The Department of Treasury’s Financial Management Service (FMS), which issues IRS tax refunds, has been authorized by Congress to conduct the Treasury Offset Program.
Your refund or overpayment may be reduced by BFS and offset to pay:
- Past-due child support;
- Federal agency non-tax debts;
- State income tax obligations; or
- Certain unemployment compensation debts owed to a state. (Generally, these are debts for (1) compensation that was paid due to fraud, or (2) for contributions owing to a state fund that were not paid due to fraud).
Failure to Pay Child Support, Federal Non–Tax and State Income Tax Obligations
The Treasury Offset Program is a centralized offset program, administered by the Bureau of the Fiscal Service’s Debt Management Services (DMS), to collect delinquent debts owed to federal agencies and states (including past-due child support), in accordance with 26 U.S.C. § 6402(d) (collection of debts owed to federal agencies), 31 U.S.C. § 3720A (reduction of tax refund by amount of the debts), and other applicable laws.
You can contact the agency with which you have a debt, to determine if your debt was submitted for a tax refund offset.
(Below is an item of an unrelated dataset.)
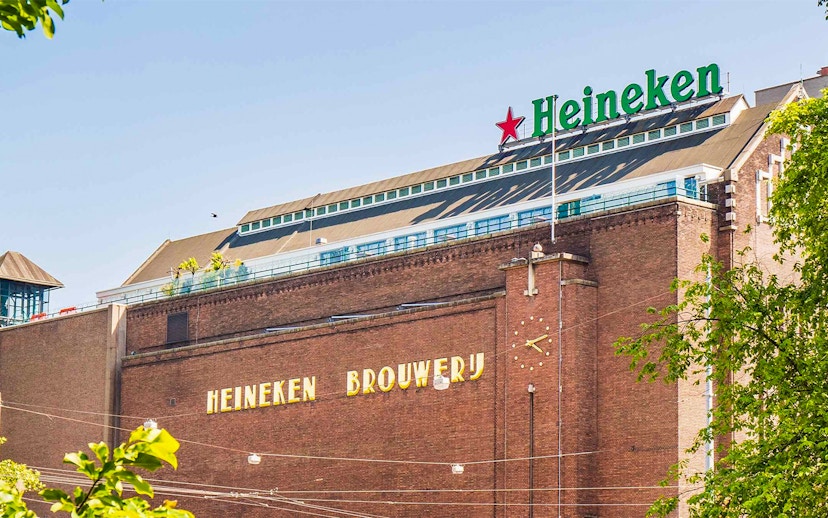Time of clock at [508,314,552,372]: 4:12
If your debt was submitted for offset, FMS will take as much of your refund as is needed to pay off the debt and send it to the agency you owe. Any portion of your refund remaining after offset will be issued in a check to you or direct deposited for you.
FMS will send you a notice if an offset occurs. The notice will reflect the original refund amount, your offset amount, the agency receiving the payment, and the address and telephone number of the agency. FMS will notify the IRS of the amount taken from your refund. Contact the agency shown on the notice if you believe you do not owe the debt or you are disputing the amount taken from your refund. If a notice is not received contact 800–304–3107 or TDD 866–297–0517. The available hours are Monday through Friday 7:30AM to 5:00PM CT. Spanish speaking assistors are available Monday through Friday 12:30PM to 5:00PM CT. Contact the IRS only if your original refund amount shown on the FMS offset notice differs from the refund amount shown on your tax return.
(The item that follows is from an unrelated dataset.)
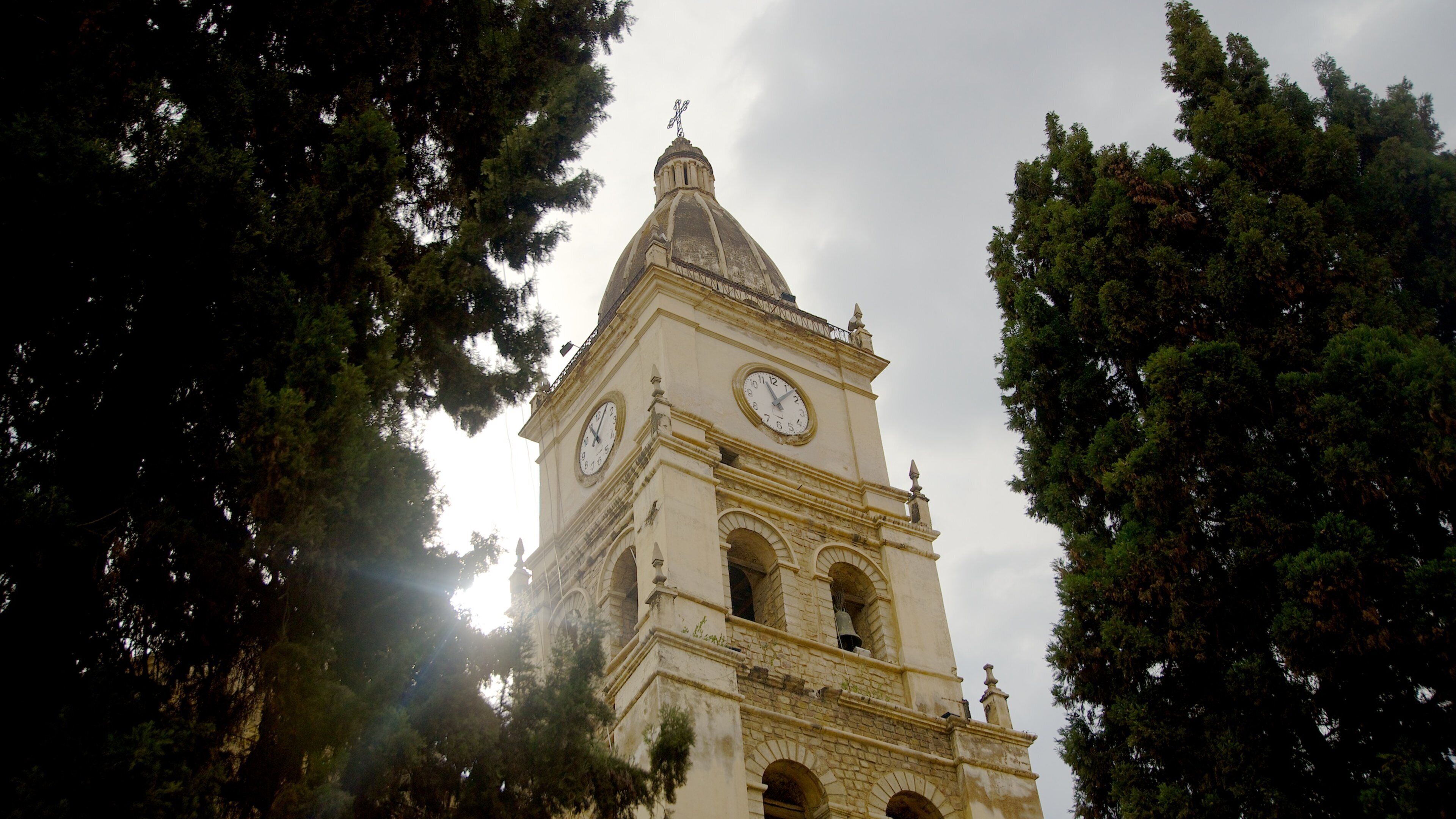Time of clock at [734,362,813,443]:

If you filed a joint return and you’re not responsible for the debt, but you are entitled to a portion of the refund you may request your portion of the refund by filing Form 8379 (PDF), Injured Spouse Allocation. Attach Form 8379 to your original Form 1040 (PDF), Form 1040A (PDF), or Form 1040EZ (PDF) or file it by itself after you are notified of an offset. If you file a Form 8379 with your return, write “INJURED SPOUSE” at the top left corner of the Form 1040, 1040A, or 1040EZ. IRS will process your allocation request before an offset occurs. If you file Form 8379 with your original return, it may take 11 weeks for Electronic Filed returns or up to 14 weeks from the date of filing if you file a paper return, to process your return.
Filing Form 8379
If you are filing Form 8379 by itself, it must show both spouses’ social security numbers in the same order as they appeared on your income tax return. You, the “injured” spouse, must sign the form. Follow the instructions on Form 8379 carefully and be sure to attach the required forms to avoid delays. Do not attach the previously filed Form 1040 to the Form 8379. Send Form 8379 to the Service Center where you filed your original return. Allow at least 8 weeks for IRS to process your allocation request. We will compute the injured spouse’s share of the joint return for you. If you lived in a community property state during the tax year, we will divide the joint refund based upon state law. For additional information, FMS can be reached at 800–304–3107.